A Richmond lawmaker pushed two distinct health care measures to the finish line on Friday, one addressing the nursing profession and another on ambulance payments.  

Rep. Brad Barrett, a Republican, said he was “proud of what we created here” on the nursing bill, which had provisions from three separate bills amended into it on the final day of the 2024 legislative session. 

House Bill 1259 originally included language to reduce hurdles for foreign-educated nurses working in Indiana, which the Senate stripped to avoid duplicating efforts in one of their bills. It also will eliminate the 18-month requirement for nurse preceptors, who fill a mentor role, in favor of letting employers decide. 

On Friday, lawmakers added language from Senate Bill 139 to establish a therapeutic psilocybin research fund — a proposal that passed the Senate and a House committee but didn’t make it to the House floor — along with House Bill 1327, which required health entities to report their ownership data. The Indiana Department of Health will then post that information on a public-facing dashboard. 

Barrett said the psilocybin research, funded by federal dollars or donations, would “really help gain ground in a very frustrating mental health space.” Committee testimony emphasized the rigorous oversight and potential benefits of the drugs for treatment-resistant depression, obsessive-compulsive disorder and others. 

Barrett’s peers approved his bill on a 93-5 vote and it passed the Senate on a 45-1 vote.

Ambulances payments

House Bill 1385 would require health plans to pay out-of-network ambulance providers for transports at rates set by local units. In the absence of a local rate, insurers would pay either the provider’s billed charges or at 400% of the Medicare base rate — whichever is less.

Senators amended the House proposal to strike the state health plan to avoid a fiscal, or cost, which could sink the bill in a non-budget session and to refine language around hospital ambulances. 

“There’s two mechanisms for hospitals to negotiate with insurance. One is as a global negotiation and we’re leaving that space alone,” said Barrett in a rules committee. “The other option is for hospitals to do this just as private ambulances would do (this) and have separate negotiations. That is left in the bill.”

DATASET EXCERPTS -
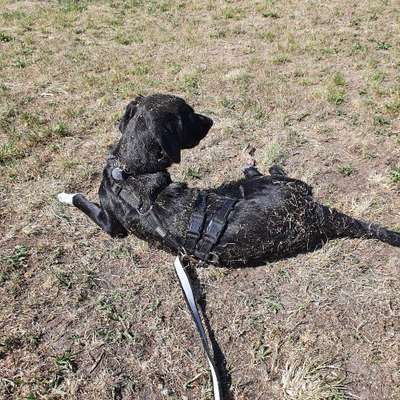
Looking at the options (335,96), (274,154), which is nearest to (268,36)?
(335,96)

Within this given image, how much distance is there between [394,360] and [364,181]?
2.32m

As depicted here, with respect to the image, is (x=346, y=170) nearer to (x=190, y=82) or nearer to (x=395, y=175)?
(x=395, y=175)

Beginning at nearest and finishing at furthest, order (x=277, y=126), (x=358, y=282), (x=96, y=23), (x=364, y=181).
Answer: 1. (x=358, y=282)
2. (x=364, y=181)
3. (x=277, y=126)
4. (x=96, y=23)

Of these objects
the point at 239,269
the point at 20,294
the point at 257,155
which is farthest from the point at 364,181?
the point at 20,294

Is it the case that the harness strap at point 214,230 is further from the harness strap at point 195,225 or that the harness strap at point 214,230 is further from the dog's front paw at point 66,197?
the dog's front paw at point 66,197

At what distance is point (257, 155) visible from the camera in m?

--

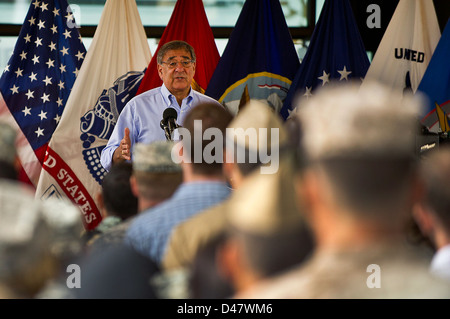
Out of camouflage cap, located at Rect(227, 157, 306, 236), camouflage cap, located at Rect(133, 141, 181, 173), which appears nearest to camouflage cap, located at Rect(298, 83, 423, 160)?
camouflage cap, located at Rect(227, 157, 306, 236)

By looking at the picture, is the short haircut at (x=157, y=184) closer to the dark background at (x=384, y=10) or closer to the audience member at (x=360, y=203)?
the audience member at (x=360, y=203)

* * *

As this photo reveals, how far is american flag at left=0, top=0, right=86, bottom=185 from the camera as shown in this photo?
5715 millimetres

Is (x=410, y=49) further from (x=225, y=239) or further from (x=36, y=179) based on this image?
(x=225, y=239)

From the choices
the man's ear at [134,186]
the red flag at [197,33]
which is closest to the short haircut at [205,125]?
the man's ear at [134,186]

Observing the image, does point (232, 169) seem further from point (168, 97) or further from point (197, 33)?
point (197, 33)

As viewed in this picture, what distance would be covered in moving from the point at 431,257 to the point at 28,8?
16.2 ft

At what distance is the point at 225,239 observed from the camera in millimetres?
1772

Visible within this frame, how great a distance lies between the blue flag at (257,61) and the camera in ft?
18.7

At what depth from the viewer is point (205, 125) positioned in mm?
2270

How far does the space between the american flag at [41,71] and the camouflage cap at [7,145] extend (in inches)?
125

YOUR INSTRUCTIONS - Reproduce the passage of the health care bills article that begins at the words "Barrett said the psilocybin" and stops after "a 45-1 vote.".

SOLUTION FOR THIS TASK -
Barrett said the psilocybin research, funded by federal dollars or donations, would “really help gain ground in a very frustrating mental health space.” Committee testimony emphasized the rigorous oversight and potential benefits of the drugs for treatment-resistant depression, obsessive-compulsive disorder and others. 

Barrett’s peers approved his bill on a 93-5 vote and it passed the Senate on a 45-1 vote.